Mais il faut s'en réjouir : la vie cesse d'être
quotidienne, les nœuds d'être papillons,
la brasse itou. Bref, c'est thérapeutique.
Rien ne ressemble plus à un nœud de cravate
qu'une cravache à catogan. C'est dire que
les sévices des méduses sont assez légères.
Certains plongeurs en font des lampes
de chevet, d'autres des balises de détresse.
   24 juin 2021
*
50. Le zèbre

Le zèbre s’habille de sa cage. Au galop
ils deviennent invisibles, c’est cinétique
et sans recours. Le zèbre est las des méta
phores, des transports au cerveau et des
des files d’attente : le zèbre est fébrile, il
craint. Les lampes clignotent, il craint.
La nuit tombe, il s’apaise, ses rêves se
chargent de réveiller sa peur – il geint.

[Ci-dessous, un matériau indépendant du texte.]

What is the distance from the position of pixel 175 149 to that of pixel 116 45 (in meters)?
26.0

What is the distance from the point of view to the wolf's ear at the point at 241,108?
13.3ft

Le matin le trouve en miettes d’inquiétude,
midi lui coupera l’humour de l’appétit.
   10 mars 2016

Christian Bernard et Hippolyte Hentgen, Fabules, petite zoologie portative, Walden n, 2022, 112 p., 30€
Sur le site des Presses du réel :
Concepteur et directeur du Mamco (Musée d'art moderne et contemporain de Genève) de son ouverture en 1994 jusqu'en 2015, ancien directeur de la Villa Arson (Nice), éditeur (fondateur des éditions Walden n) et critique d'art, Christian Bernard (né en 1950 à Strasbourg, vit et travaille à Saint-Victor-sur-Loire) publie des poèmes depuis 1966.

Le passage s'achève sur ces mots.